INTRUSION RESPONSE FOR CYBER-PHYSICAL SYSTEMS: A MODEL-FREE DEEP REINFORCEMENT LEARNING APPROACH

Abstract

Cyberattacks on Cyber-Physical Systems (CPSs) are on the rise due to CPS increased networked connectivity, which may cause costly environmental hazards as well as human and financial loss. Although the connectivity of CPSs has significantly improved production, it introduced new vulnerabilities, which necessitate designing and implementing proper automatic cybersecurity defensive mechanisms to protect CPSs from cyberattacks. This thesis presents the design, implementation, and evaluation of a dynamic Intrusion Response System (IRS) to automatically respond to false data injection attacks against a model-based CPS testbed. The proposed IRS was designed using two approaches: an optimization approach with Genetic algorithm and a model-free Deep Reinforcement Learning-based (DRL) approach using Double Deep Q Networks (DDQN) algorithm.

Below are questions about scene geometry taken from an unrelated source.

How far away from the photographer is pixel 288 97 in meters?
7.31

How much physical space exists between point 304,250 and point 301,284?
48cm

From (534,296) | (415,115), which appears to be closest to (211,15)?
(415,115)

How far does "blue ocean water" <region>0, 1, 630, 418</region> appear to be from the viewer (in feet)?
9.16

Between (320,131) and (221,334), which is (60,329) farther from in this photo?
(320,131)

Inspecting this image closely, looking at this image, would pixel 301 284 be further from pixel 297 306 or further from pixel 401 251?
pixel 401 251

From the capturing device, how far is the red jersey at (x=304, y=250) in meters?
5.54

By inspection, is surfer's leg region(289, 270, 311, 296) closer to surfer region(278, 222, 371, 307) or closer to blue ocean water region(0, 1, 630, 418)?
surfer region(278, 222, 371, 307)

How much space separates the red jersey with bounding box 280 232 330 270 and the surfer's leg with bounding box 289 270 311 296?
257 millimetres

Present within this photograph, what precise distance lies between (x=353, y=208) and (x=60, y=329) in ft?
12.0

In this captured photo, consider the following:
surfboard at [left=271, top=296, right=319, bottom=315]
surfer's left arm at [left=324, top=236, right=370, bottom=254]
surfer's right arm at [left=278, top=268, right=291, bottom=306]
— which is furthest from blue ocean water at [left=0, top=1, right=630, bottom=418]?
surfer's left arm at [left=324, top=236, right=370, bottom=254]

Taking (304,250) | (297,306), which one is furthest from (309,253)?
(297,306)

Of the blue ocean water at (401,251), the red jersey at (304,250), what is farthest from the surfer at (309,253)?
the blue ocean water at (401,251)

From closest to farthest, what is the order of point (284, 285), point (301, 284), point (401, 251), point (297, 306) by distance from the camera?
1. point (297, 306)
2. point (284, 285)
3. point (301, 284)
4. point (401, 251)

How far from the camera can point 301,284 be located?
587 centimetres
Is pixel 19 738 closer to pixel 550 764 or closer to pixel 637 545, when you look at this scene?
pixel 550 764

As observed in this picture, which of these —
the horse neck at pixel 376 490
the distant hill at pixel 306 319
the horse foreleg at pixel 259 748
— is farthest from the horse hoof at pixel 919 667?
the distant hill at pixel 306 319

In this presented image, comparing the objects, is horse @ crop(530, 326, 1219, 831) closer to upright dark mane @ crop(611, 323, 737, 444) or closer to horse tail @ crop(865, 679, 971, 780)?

The proposed solutions are evaluated on an online Continuous Stirred Tank Reactor (CSTR) testbed that mimics a real-world CPS. Experimental results demonstrate the effectiveness of the proposed approaches in responding to false data injection attacks and minimize the impact on the system. Finally, the thesis highlights open research questions and sketches directions for future work.